→ **Work to be completed**
In one to three sentences, explain why, according to Charles Stanley in the Forevermark article, De Beers can reliably command a markup on Forevermark diamonds.

Now and Forevermark
The long-awaited Forevermark—the new laser-inscribed diamond brand from the De Beers Group—has finally arrived stateside. Representing less than 1 percent of all graded diamonds, a Forevermark promotes stones—available only in a range of preapproved cuts, colors, and qualities—that have been brought from mine to market through a secure supply chain. But beyond the ability to offer assurances of integrity, what do retailers stand to gain by signing up for De Beers’ bold new venture?
There’s an exact answer to that question, according to Charles Stanley, president of Forevermark US: about 10 percent in margin. He contends that in-market experience from Asia points to a 10 percent to 15 percent premium that is more than achievable in the United States. “It gives [consumers] a clear choice and takes away the angst involved in a major investment.”
Stanley points to three reasons why De Beers can reliably command the markup: history, technology, and access. Having spent years and multimillions of dollars building its name through advertising, the company continues to influence this generation of diamond buyers through its sophisticated publicity machine. But there’s substance here, too. New proprietary technology at the Forevermark lab is designed to make the industry a safer place for buyers.

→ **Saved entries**
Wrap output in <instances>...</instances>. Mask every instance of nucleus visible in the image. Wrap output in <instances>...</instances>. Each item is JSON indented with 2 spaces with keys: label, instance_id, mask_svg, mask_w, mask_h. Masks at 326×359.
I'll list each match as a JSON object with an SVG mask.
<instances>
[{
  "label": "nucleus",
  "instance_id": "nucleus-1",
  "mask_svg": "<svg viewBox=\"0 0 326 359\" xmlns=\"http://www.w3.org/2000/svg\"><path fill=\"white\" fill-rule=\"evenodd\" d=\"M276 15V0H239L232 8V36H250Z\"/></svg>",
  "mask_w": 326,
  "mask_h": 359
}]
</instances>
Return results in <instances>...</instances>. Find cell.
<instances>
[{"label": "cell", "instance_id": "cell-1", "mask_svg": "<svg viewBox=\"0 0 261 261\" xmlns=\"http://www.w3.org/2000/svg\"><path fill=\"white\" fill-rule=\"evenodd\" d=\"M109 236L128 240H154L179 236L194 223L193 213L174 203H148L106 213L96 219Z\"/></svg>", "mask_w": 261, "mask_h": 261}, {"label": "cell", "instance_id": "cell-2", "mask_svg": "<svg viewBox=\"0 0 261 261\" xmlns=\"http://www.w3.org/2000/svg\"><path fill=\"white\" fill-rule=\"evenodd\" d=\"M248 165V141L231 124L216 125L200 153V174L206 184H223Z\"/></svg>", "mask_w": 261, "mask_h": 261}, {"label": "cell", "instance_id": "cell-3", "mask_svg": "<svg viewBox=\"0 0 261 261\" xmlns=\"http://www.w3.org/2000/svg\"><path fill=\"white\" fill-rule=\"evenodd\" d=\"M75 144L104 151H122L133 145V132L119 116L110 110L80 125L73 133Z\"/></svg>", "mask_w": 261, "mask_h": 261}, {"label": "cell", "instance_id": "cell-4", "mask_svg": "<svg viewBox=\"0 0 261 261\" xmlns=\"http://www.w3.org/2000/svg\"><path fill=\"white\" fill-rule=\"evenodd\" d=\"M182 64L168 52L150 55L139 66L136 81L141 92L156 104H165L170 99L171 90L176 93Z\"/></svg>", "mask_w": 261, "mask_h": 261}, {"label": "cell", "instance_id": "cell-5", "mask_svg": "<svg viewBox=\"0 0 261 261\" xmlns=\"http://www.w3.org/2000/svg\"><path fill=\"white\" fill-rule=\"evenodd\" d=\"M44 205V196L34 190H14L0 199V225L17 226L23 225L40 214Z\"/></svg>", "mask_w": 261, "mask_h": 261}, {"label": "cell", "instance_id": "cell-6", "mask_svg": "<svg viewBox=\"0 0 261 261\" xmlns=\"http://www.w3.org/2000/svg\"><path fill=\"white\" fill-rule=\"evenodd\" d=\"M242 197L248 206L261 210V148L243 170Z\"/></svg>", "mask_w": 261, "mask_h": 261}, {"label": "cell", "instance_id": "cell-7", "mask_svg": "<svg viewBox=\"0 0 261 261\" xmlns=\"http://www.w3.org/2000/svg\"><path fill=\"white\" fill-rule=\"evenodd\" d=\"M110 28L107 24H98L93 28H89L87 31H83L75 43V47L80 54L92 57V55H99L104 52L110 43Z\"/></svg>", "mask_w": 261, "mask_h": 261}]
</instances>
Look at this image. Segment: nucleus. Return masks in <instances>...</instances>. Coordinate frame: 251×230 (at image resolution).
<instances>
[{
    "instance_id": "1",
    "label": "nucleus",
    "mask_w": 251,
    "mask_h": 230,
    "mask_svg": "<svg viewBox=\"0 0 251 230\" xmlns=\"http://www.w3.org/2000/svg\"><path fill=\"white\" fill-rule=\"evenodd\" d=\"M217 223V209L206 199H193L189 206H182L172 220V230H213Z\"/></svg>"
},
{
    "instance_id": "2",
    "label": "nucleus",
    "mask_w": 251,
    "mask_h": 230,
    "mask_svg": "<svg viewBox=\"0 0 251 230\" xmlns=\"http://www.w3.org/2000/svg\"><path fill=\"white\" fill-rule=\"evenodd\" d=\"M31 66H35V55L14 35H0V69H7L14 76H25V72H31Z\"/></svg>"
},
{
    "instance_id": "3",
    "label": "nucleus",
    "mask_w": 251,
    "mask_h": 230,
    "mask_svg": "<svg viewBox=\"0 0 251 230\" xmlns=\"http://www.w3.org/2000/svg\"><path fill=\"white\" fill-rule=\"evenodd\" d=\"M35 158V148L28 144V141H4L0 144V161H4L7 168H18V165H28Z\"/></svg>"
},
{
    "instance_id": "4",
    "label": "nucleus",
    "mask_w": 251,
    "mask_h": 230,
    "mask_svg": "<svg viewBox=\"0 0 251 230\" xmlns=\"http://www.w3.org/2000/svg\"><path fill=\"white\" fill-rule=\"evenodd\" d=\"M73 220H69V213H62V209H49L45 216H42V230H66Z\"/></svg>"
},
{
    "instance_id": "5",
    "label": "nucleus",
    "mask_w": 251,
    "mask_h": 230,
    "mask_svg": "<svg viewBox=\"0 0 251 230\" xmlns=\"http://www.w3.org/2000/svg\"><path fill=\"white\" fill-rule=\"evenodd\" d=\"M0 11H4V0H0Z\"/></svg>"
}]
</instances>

→ **Expected answer**
Stanley gives three reasons: history, technology, and access. De Beers spent years and multimillions of dollars building its name through advertising and still influences today's diamond buyers through its publicity machine. It also has new proprietary technology at the Forevermark lab, designed to make the industry safer for buyers.